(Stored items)
--------------------
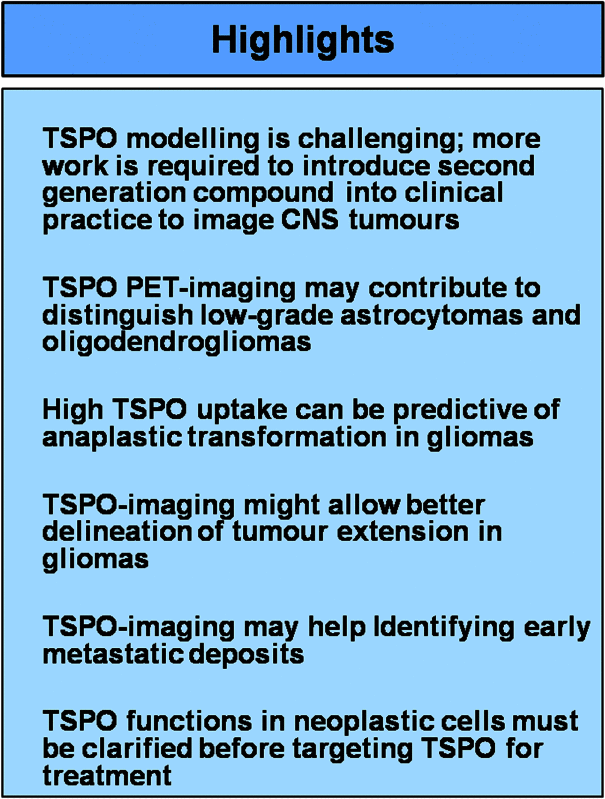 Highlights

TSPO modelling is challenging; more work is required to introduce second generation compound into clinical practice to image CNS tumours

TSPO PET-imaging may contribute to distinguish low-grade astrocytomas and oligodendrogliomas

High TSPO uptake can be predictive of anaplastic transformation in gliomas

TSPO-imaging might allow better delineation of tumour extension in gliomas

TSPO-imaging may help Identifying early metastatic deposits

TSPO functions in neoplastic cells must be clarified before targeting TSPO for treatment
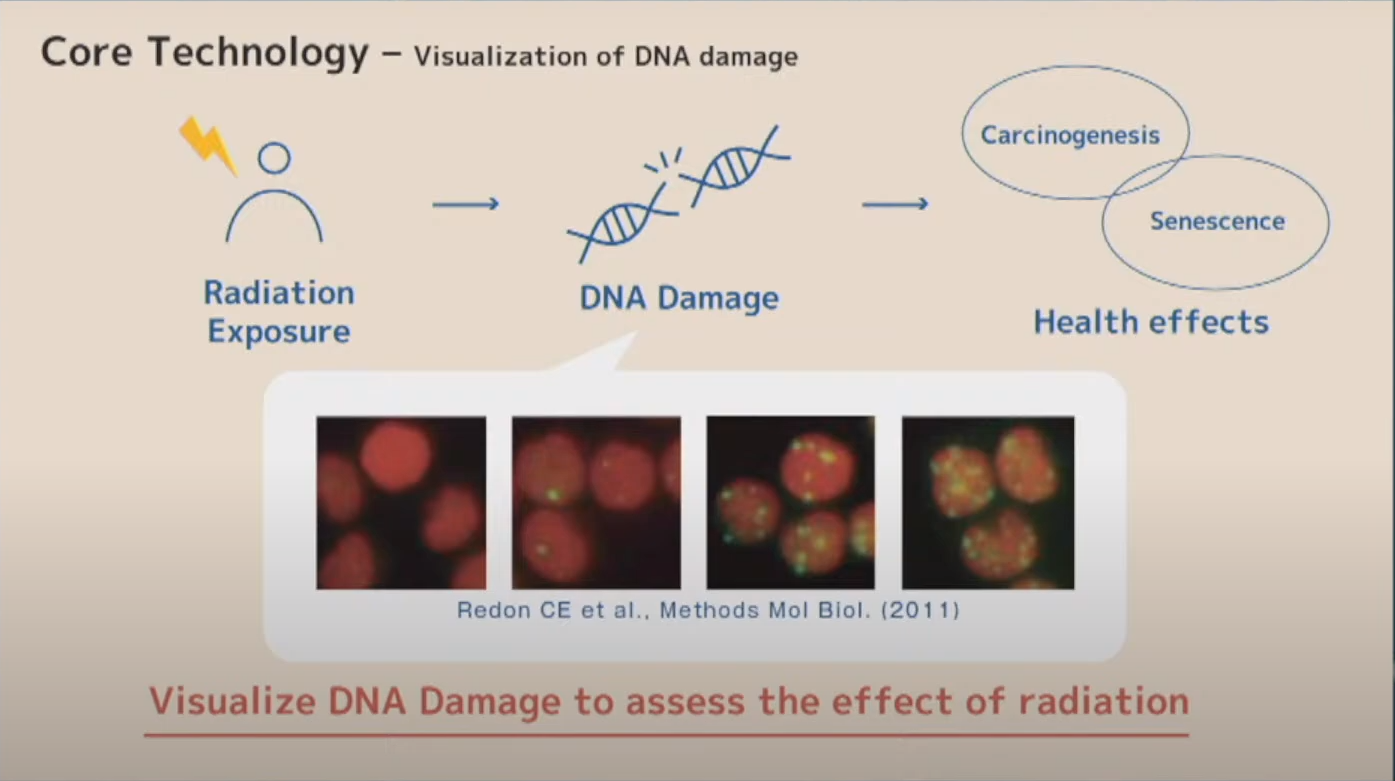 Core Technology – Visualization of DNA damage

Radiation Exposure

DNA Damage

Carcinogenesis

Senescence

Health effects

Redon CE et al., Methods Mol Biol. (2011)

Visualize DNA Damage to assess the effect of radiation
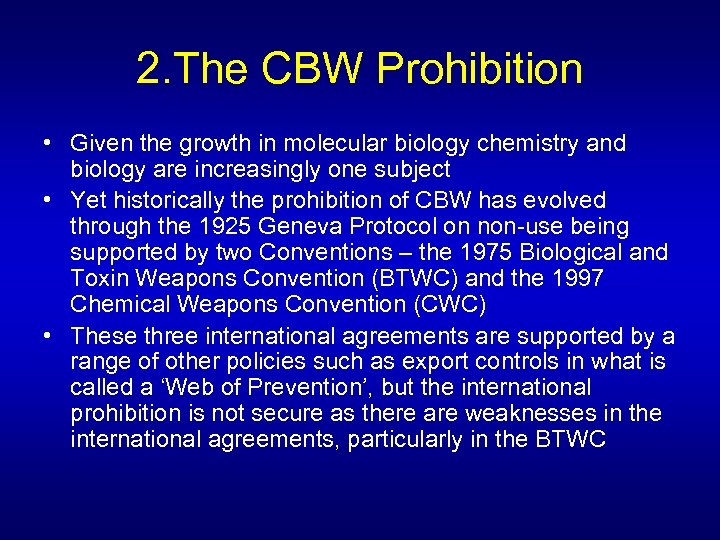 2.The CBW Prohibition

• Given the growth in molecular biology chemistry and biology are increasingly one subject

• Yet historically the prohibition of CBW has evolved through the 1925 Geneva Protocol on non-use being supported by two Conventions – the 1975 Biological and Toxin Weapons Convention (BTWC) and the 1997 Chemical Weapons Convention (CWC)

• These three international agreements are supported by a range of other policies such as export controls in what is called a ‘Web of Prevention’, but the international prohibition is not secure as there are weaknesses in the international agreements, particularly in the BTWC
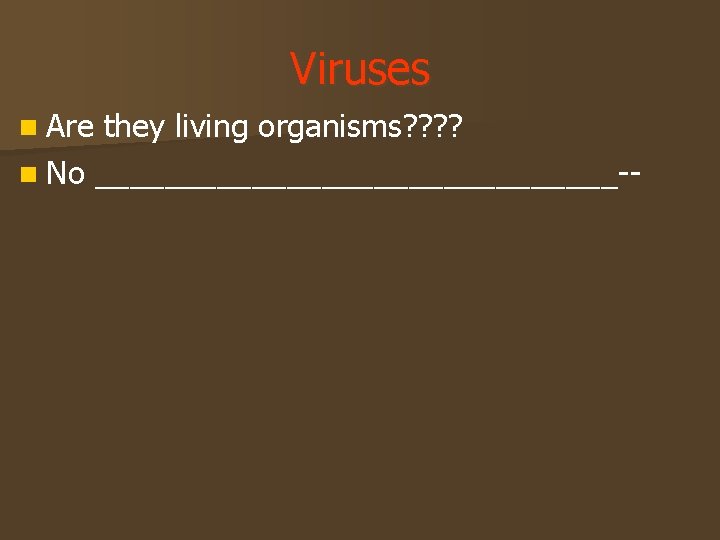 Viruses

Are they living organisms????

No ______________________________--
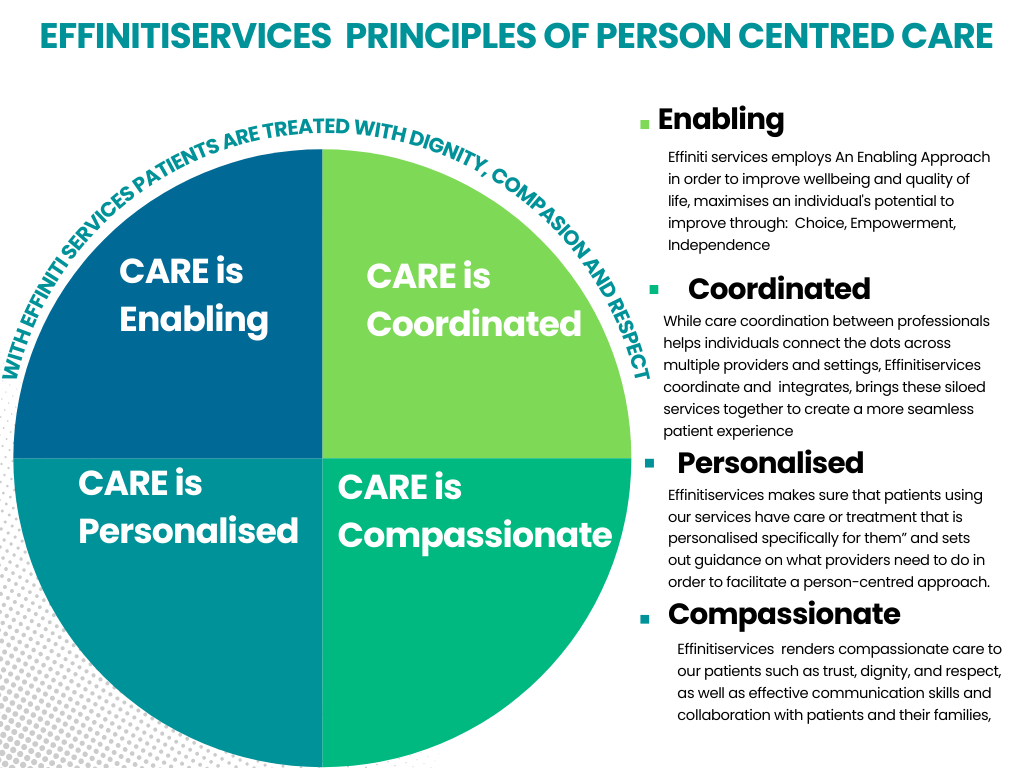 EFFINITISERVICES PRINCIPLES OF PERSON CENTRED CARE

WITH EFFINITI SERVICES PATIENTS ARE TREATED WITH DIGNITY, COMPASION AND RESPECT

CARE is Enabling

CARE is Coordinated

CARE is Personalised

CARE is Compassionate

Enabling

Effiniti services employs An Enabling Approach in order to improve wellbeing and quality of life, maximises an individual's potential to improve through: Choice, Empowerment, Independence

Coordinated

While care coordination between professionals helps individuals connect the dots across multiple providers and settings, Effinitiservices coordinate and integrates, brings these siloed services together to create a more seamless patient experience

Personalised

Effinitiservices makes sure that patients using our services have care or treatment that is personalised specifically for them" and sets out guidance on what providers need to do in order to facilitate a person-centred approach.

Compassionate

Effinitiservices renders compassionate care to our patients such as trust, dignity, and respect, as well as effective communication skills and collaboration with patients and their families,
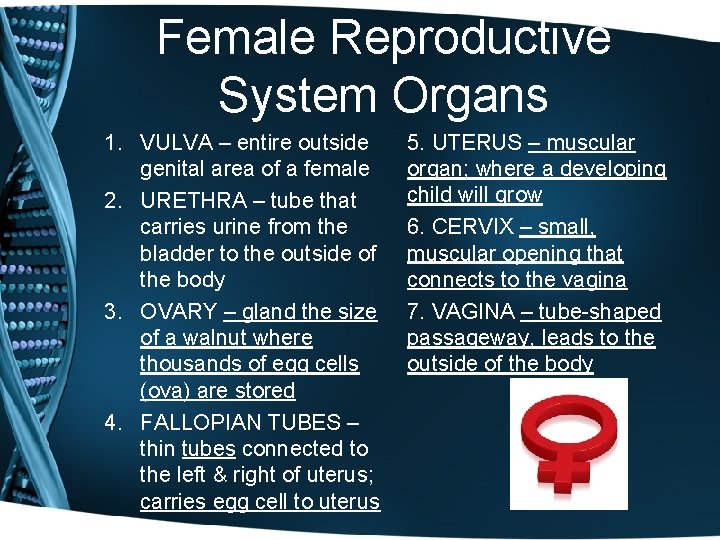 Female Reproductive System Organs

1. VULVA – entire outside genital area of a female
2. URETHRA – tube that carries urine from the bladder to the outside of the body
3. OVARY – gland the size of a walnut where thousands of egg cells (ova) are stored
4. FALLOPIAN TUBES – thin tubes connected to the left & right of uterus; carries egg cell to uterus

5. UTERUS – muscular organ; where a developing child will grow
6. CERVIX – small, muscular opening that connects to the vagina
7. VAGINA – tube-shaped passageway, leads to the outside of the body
--------------------
### Problem details
Copy out every line from the data above in which the word "where" occurs.

### Your solution
3. OVARY – gland the size of a walnut where thousands of egg cells (ova) are stored
5. UTERUS – muscular organ; where a developing child will grow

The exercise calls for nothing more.